##### Source passage #####
Should Concert Fans Run Rock ‘N Roll Half-Marathons?

chicago rock n roll half marathon

 

 

I’m about to do something I’ve never done before. It’s kinda like running up 80 floors which is kinda like a band touring.

And because I’m constantly curious about the connection between live music and running, I’m going to attempt a new grueling physical and mental challenge and then see what happens during and at the end of 13.1 miles.

I’m going to run the Rock ‘N’ Roll Chicago Half-Marathon – my first half-marathon ever — and I’m excited that this challenge will allow me to explore live music in a new way.

For starters, I know I’ll be thinking about my favorite shows as I run by locations and venues where I’ve had some of my most memorable concert moments.

I’m also inspired by the since of community I’ve experienced as my family and friends get ready to run the race, and I’ll explain more valuable lessons I’ve learned in a moment.
##### Dataset entries #####
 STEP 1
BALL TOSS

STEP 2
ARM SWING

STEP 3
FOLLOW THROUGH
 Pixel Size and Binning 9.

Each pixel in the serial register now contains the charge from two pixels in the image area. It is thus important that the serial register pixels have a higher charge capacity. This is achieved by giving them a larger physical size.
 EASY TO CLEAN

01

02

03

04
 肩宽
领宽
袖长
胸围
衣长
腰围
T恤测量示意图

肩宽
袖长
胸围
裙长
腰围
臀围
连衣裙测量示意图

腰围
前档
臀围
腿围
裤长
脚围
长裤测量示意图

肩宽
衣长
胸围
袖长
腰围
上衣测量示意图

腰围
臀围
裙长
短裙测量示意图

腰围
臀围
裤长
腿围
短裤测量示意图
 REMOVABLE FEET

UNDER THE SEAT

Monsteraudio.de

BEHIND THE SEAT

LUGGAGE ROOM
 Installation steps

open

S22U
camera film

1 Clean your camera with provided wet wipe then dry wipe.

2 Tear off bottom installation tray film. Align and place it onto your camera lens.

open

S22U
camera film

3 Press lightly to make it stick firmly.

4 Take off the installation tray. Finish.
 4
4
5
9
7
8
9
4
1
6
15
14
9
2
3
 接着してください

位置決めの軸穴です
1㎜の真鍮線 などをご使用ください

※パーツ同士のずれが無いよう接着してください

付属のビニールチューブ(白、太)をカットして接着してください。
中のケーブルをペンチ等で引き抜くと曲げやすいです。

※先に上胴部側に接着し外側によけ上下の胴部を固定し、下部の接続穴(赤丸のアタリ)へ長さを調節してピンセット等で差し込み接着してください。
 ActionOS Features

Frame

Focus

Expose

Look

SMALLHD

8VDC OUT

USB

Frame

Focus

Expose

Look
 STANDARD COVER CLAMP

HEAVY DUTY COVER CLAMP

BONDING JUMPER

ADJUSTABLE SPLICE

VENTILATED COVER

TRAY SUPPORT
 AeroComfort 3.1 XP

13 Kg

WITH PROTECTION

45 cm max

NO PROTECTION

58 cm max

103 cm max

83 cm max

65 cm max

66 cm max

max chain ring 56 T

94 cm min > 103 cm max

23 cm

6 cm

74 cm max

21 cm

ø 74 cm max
#####
● **Brief**
Copy out the half-marathon post word for word, from its title to its final sentence.

● **Task response**
Should Concert Fans Run Rock ‘N Roll Half-Marathons?

chicago rock n roll half marathon

 

 

I’m about to do something I’ve never done before. It’s kinda like running up 80 floors which is kinda like a band touring.

And because I’m constantly curious about the connection between live music and running, I’m going to attempt a new grueling physical and mental challenge and then see what happens during and at the end of 13.1 miles.

I’m going to run the Rock ‘N’ Roll Chicago Half-Marathon – my first half-marathon ever — and I’m excited that this challenge will allow me to explore live music in a new way.

For starters, I know I’ll be thinking about my favorite shows as I run by locations and venues where I’ve had some of my most memorable concert moments.

I’m also inspired by the since of community I’ve experienced as my family and friends get ready to run the race, and I’ll explain more valuable lessons I’ve learned in a moment.